また、更新後に何を確認するかを先に決めておくと安心です。たとえば、起動ドライブが正しいか、ファン制御は問題ないか、Windowsが通常どおり立ち上がるか。この順番を考えておくだけで、作業後の落ち着き方がかなり変わります。
USBなし更新が向いている人と向かない人
USBなしの方法が向いているのは、すでにPCが安定して起動していて、BIOS画面への出入りにも慣れている人です。最低限の型番確認とファイル管理ができれば、わざわざUSBメモリを探しに行かなくても進めやすいです。
一方で、起動自体が不安定な人、CPU交換直前でBIOS互換性がシビアな人、作業に少しでも不安がある人は、無理にUSBなしにこだわらないほうがいい場合があります。数百円のUSBメモリを用意したほうが、結果的に安心して終えられる場面もあります。

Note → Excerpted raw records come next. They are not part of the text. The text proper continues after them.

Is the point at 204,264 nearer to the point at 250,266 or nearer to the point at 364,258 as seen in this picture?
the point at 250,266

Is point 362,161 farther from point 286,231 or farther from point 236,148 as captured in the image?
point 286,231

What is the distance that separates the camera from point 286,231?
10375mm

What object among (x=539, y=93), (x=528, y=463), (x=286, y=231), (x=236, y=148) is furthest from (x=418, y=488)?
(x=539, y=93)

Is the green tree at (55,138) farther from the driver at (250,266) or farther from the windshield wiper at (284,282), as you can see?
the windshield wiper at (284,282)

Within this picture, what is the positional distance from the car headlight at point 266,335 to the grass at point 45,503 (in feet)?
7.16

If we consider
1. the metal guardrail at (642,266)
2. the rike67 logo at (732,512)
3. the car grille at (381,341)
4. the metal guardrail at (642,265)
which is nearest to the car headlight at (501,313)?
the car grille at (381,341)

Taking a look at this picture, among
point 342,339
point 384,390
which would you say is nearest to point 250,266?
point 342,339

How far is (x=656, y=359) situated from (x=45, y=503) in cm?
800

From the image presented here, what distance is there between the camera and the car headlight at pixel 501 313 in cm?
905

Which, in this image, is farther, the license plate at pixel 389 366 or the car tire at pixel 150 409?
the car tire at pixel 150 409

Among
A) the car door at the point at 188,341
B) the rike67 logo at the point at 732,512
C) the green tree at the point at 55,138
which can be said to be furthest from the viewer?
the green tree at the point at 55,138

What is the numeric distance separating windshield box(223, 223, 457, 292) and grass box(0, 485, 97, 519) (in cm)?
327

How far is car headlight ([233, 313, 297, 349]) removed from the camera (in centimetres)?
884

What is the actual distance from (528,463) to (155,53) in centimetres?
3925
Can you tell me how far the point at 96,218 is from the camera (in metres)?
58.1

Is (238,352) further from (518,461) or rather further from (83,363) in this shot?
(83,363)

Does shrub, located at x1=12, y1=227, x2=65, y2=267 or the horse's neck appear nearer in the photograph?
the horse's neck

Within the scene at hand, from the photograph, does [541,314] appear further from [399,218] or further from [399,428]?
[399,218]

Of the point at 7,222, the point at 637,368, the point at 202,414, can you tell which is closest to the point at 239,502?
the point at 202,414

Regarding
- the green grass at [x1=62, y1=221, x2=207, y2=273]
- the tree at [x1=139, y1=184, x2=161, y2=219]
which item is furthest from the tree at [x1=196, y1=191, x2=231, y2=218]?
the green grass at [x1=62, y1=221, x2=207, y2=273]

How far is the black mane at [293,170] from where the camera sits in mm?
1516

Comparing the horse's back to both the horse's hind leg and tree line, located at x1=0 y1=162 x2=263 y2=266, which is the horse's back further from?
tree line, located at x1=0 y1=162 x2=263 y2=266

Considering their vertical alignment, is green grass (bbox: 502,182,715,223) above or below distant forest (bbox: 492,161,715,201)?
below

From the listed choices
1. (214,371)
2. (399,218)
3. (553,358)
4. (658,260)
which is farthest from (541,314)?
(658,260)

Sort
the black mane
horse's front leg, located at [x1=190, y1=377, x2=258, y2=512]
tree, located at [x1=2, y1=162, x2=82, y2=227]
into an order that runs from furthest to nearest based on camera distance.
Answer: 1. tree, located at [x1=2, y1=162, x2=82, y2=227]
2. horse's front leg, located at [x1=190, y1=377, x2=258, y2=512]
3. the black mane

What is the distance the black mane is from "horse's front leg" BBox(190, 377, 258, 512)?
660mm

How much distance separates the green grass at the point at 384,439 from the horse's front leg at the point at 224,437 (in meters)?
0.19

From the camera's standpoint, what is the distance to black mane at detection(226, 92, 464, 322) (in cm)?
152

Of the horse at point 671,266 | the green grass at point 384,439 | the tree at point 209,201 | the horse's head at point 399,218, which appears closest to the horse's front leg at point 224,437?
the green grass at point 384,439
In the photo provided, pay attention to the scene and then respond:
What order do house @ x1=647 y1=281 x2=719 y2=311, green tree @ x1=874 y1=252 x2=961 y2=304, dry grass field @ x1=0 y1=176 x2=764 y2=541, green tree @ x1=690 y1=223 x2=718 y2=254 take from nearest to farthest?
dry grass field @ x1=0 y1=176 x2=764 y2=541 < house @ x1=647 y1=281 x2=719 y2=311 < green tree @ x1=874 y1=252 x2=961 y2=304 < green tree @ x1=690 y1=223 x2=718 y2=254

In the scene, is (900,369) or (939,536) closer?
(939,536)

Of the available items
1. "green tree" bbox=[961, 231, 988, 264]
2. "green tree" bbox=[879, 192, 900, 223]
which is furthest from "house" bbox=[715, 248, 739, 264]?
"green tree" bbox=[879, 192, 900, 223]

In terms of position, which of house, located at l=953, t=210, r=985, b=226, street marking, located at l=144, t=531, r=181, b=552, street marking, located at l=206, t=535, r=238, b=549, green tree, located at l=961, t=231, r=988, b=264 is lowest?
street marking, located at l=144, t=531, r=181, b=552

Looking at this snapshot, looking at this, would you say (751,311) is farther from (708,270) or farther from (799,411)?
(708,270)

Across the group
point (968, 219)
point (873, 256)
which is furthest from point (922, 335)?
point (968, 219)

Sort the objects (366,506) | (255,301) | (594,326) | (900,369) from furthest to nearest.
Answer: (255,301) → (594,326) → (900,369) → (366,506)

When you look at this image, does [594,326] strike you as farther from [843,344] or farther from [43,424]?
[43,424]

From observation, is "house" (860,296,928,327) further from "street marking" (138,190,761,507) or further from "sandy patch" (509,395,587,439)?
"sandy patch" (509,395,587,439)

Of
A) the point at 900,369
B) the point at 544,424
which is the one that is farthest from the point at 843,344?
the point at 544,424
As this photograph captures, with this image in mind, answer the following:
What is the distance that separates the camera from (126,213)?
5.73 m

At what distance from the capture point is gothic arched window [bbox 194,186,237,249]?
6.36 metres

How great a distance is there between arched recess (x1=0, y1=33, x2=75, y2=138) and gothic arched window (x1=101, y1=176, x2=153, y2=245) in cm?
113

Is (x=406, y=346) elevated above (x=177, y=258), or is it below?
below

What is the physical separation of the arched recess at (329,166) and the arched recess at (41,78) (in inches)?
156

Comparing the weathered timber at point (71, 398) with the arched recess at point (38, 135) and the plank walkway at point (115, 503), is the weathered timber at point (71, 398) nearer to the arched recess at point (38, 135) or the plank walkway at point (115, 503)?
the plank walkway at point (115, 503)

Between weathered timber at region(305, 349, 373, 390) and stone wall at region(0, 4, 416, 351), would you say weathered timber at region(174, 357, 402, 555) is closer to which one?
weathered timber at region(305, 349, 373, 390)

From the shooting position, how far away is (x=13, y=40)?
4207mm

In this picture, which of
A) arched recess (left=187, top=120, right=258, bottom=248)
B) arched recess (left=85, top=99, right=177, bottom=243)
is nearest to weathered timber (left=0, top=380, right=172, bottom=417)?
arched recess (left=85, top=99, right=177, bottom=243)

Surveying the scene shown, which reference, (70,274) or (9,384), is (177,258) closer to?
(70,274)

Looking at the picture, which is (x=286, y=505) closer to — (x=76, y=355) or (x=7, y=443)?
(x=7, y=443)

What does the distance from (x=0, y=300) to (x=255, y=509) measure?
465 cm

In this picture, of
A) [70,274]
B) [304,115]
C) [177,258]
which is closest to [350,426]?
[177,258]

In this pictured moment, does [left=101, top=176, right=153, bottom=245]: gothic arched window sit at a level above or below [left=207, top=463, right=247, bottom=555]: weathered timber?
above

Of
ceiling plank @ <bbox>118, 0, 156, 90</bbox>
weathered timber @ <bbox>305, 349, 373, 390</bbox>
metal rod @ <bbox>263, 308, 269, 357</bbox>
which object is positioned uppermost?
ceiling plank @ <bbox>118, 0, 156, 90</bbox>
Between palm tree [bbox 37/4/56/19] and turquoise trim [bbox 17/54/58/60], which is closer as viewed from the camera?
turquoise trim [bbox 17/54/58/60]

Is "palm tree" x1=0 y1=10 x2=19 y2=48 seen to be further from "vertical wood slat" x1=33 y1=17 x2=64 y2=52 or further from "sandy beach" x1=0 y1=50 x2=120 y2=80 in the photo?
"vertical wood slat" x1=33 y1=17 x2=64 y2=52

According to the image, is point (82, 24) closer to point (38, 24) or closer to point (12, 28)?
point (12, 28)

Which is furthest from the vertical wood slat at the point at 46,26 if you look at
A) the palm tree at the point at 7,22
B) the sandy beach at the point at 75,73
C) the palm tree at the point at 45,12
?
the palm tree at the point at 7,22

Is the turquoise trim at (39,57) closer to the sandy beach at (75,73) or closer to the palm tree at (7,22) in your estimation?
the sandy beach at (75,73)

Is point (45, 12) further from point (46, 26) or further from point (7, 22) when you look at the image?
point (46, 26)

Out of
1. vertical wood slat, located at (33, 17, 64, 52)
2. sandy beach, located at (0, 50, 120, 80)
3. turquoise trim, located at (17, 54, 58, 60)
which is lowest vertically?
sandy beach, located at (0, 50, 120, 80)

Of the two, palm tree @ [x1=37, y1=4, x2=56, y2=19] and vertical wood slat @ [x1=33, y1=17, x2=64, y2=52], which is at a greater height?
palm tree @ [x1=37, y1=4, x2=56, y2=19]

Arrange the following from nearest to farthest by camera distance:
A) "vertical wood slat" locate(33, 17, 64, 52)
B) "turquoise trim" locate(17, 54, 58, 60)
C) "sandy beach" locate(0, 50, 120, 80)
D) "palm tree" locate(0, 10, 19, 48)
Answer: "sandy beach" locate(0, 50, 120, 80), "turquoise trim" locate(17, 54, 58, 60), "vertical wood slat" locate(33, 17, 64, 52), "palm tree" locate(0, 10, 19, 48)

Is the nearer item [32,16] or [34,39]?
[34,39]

私自身、どうしてもその日に更新したいときはUSBなしで進めたことがありますが、「急ぐ理由がないなら、より確実な方法を選ぶ」という考え方も大切だと感じています。成功率を上げるうえでは、最短ルートよりも確実なルートのほうが価値があります。
よくある疑問
USBなしでも本当に更新できるのか
条件が合っていれば可能です。ただし、適切な保存先と正しいBIOSファイルが前提になります。何も考えずに内蔵ストレージへ置けば必ず成功する、というわけではありません。
Windows上から更新したほうが簡単ではないのか
環境が安定していれば手軽に感じるかもしれません。ただ、更新の途中でOS側に不安要素があると気持ちが落ち着きません。私は安全性を重視するなら、まずBIOS画面側からの更新を選びます。
更新後に設定は消えるのか
初期化されることがあります。起動順序や各種チューニングを触っている場合は、事前にメモを残しておくと復旧が楽です。
まとめ
ASRock BIOSのアップデートは、USBメモリがなくても対応できる可能性があります。ただし、USBなしだからこそ、型番確認、ファイルの展開、保存先の条件、更新後の確認項目といった基本を丁寧に押さえる必要があります。
私が実際に感じたのは、USBがないこと自体よりも、「正しい手順を曖昧なまま進めること」のほうがよほど危ないということです。逆に言えば、準備を雑にしなければ、USBなしでも落ち着いて進められます。
焦って手を動かすより、ひとつずつ確認しながら進める。その姿勢こそが、USBなしでASRock BIOSを無事アップデートするいちばんの近道です。